Así como en literatura el realismo ha sido sustituido por el
verismo en que el mundo interior no es digno de menor advertencia
que el circundante, de igual modo en política, la realidad que
produjo constituciones como la del año 63 y que era realista en ese
sentido que hemos adoptado, es decir, expresión viva de anhelos
íntimos sin pretensión de contradecir el libertinaje de los estados y
de los individuos, será reemplazada por un auténtico concepto de
gobierno, en el cual la mayor preocupación consistirá en forzar la
realidad del trópico para servir a los intereses de la cultura.
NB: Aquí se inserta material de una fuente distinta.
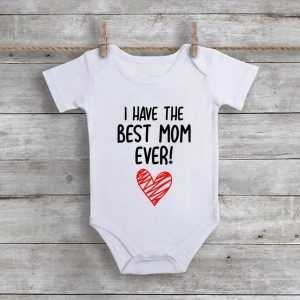 I Have The Best Mom Ever Baby Onesie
De esta guisa entendemos nosotros una genuina política de
derechas. Hombre de derechas es aquel que, en meta de una
finalidad determinada sólo concibe una jerarquía de medios también
determinados. En cambio, la izquierda es en política y en cualquiera
otra actividad, la teoría de que para obtener un fin, cualquier medio
es lícito si es eficaz. Y este no atender a la licitud de los medios,
significa la ausencia de normas directoras. Mas la norma es razón
práctica, pero razón al fin, que opera sobre la realidad para vencerla.
Así, pues, pensamiento de derechas es pensamiento normativo. Y
derechas en el trópico equivale a escribir acción sobre la realidad, la
cual no es más que libertinaje. Pero la única forma de pugnacidad
contra el libertinaje es la autoridad.